**Directive**
Please quote every line word for word.

**Supplied information**
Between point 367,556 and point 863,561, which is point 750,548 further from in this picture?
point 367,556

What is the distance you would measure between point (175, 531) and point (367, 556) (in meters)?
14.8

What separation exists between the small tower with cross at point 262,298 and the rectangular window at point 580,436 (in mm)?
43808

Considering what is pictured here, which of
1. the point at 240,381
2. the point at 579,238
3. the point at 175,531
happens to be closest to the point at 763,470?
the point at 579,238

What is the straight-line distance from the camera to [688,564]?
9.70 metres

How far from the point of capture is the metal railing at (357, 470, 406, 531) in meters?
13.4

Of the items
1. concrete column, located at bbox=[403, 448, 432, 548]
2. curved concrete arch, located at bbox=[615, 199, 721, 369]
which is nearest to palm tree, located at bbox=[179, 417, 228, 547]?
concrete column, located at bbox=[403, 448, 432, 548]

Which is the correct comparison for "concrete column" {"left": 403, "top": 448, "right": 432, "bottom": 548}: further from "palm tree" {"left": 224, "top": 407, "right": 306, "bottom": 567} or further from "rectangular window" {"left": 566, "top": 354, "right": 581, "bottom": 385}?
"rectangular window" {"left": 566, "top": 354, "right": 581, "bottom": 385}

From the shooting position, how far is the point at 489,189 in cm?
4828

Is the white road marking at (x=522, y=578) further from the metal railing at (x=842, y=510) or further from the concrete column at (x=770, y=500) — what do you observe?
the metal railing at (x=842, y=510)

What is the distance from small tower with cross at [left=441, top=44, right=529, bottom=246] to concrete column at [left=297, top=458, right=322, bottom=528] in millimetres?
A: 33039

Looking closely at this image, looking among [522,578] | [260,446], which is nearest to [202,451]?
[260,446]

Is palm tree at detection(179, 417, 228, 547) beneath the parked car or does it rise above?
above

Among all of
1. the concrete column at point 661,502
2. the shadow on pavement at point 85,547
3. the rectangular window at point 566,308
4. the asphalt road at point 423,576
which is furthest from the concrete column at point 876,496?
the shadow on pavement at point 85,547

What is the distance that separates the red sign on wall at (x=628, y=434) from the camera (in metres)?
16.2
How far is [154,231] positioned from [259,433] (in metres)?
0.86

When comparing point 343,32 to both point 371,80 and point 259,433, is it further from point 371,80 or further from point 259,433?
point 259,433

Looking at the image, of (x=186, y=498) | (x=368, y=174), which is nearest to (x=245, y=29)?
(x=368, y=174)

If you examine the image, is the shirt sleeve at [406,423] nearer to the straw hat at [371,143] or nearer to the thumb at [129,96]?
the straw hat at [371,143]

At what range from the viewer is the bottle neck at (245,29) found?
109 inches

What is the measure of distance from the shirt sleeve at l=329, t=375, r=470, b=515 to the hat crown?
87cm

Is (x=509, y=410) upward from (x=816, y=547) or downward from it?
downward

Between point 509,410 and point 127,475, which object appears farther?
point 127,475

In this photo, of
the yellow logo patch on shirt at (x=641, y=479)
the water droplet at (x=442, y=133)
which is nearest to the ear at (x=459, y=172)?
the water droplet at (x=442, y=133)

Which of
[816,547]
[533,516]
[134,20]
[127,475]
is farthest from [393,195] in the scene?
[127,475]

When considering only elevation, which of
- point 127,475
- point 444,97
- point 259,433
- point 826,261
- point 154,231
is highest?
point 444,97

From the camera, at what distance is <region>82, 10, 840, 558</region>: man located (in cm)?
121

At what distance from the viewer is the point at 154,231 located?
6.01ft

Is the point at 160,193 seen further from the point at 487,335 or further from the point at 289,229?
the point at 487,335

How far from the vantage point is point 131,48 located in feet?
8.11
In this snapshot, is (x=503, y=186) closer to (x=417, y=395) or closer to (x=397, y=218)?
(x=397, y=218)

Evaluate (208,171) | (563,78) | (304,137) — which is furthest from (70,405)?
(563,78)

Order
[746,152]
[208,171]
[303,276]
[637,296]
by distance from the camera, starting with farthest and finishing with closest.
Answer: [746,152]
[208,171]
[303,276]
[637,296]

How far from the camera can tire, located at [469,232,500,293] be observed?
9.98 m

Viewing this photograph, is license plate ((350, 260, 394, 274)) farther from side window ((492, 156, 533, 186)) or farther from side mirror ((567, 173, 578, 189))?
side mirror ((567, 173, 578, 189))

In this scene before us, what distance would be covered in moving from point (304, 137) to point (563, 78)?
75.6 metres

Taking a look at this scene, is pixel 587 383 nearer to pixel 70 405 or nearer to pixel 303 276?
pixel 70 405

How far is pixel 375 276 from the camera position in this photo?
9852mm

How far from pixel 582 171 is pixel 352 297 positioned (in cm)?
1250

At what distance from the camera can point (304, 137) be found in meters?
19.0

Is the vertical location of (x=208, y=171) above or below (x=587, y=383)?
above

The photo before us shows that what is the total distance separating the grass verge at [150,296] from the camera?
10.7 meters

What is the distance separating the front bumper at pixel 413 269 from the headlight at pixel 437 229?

**Answer to this problem**
Between point 367,556 and point 863,561, which is point 750,548 further from in this picture?
point 367,556

What is the distance you would measure between point (175, 531) and point (367, 556) (in meters)?
14.8

What separation exists between the small tower with cross at point 262,298 and the rectangular window at point 580,436 (in mm)?
43808

Considering what is pictured here, which of
1. the point at 240,381
2. the point at 579,238
3. the point at 175,531
happens to be closest to the point at 763,470?
the point at 579,238

What is the straight-line distance from the camera to [688,564]?
9.70 metres

How far from the point of capture is the metal railing at (357, 470, 406, 531) in meters?
13.4

Of the items
1. concrete column, located at bbox=[403, 448, 432, 548]
2. curved concrete arch, located at bbox=[615, 199, 721, 369]
which is nearest to palm tree, located at bbox=[179, 417, 228, 547]?
concrete column, located at bbox=[403, 448, 432, 548]

Which is the correct comparison for "concrete column" {"left": 403, "top": 448, "right": 432, "bottom": 548}: further from "palm tree" {"left": 224, "top": 407, "right": 306, "bottom": 567} or further from "rectangular window" {"left": 566, "top": 354, "right": 581, "bottom": 385}?
"rectangular window" {"left": 566, "top": 354, "right": 581, "bottom": 385}

From the shooting position, how far is the point at 489,189 in cm?
4828

Is the white road marking at (x=522, y=578) further from the metal railing at (x=842, y=510) or further from the concrete column at (x=770, y=500) — what do you observe?
the metal railing at (x=842, y=510)

What is the distance from small tower with cross at [left=441, top=44, right=529, bottom=246] to concrete column at [left=297, top=458, right=322, bottom=528] in millimetres?
A: 33039

Looking closely at this image, looking among [522,578] | [260,446], which is nearest to [202,451]?
[260,446]

Is palm tree at detection(179, 417, 228, 547) beneath the parked car or does it rise above?
above

Among all of
1. the concrete column at point 661,502
2. the shadow on pavement at point 85,547
3. the rectangular window at point 566,308
4. the asphalt road at point 423,576
which is furthest from the concrete column at point 876,496?
the shadow on pavement at point 85,547

What is the distance that separates the red sign on wall at (x=628, y=434) from the camera (in metres)?
16.2
How far is [154,231] positioned from [259,433] (in metres)?
0.86

When comparing point 343,32 to both point 371,80 and point 259,433, is it further from point 371,80 or further from point 259,433?
point 259,433

Looking at the image, of (x=186, y=498) | (x=368, y=174), which is nearest to (x=245, y=29)?
(x=368, y=174)

If you examine the image, is the shirt sleeve at [406,423] nearer to the straw hat at [371,143] or nearer to the thumb at [129,96]?
the straw hat at [371,143]

At what range from the viewer is the bottle neck at (245,29) found?
109 inches

What is the measure of distance from the shirt sleeve at l=329, t=375, r=470, b=515 to the hat crown?
87cm

Is (x=509, y=410) upward from (x=816, y=547) or downward from it?
downward

Between point 509,410 and point 127,475, which object appears farther?
point 127,475

In this photo, of
the yellow logo patch on shirt at (x=641, y=479)
the water droplet at (x=442, y=133)
which is nearest to the ear at (x=459, y=172)?
the water droplet at (x=442, y=133)

Which of
[816,547]
[533,516]
[134,20]
[127,475]
is farthest from [393,195] in the scene?
[127,475]

When considering only elevation, which of
- point 127,475
- point 444,97
- point 259,433
- point 826,261
- point 154,231
is highest?
point 444,97

From the camera, at what distance is <region>82, 10, 840, 558</region>: man located (in cm)?
121

At what distance from the viewer is the point at 154,231 located?
6.01ft

Is the point at 160,193 seen further from the point at 487,335 or further from the point at 289,229?
the point at 487,335

How far from the vantage point is point 131,48 located in feet?
8.11
In this snapshot, is (x=503, y=186) closer to (x=417, y=395) or closer to (x=397, y=218)?
(x=397, y=218)

Evaluate (208,171) | (563,78) | (304,137) — which is furthest from (70,405)?
(563,78)

Order
[746,152]
[208,171]
[303,276]
[637,296]
by distance from the camera, starting with farthest and finishing with closest.
Answer: [746,152]
[208,171]
[303,276]
[637,296]

How far from the camera can tire, located at [469,232,500,293] be observed?
9.98 m

Viewing this photograph, is license plate ((350, 260, 394, 274)) farther from side window ((492, 156, 533, 186)) or farther from side mirror ((567, 173, 578, 189))?
side mirror ((567, 173, 578, 189))

In this scene before us, what distance would be covered in moving from point (304, 137) to point (563, 78)?
75.6 metres

Taking a look at this scene, is pixel 587 383 nearer to pixel 70 405 or nearer to pixel 303 276?
pixel 70 405

How far is pixel 375 276 from the camera position in this photo?
9852mm

How far from pixel 582 171 is pixel 352 297 positioned (in cm)?
1250

At what distance from the camera can point (304, 137) be found in meters?
19.0

Is the vertical location of (x=208, y=171) above or below (x=587, y=383)?
above

The photo before us shows that what is the total distance separating the grass verge at [150,296] from the camera?
10.7 meters

What is the distance separating the front bumper at pixel 413 269 from the headlight at pixel 437 229?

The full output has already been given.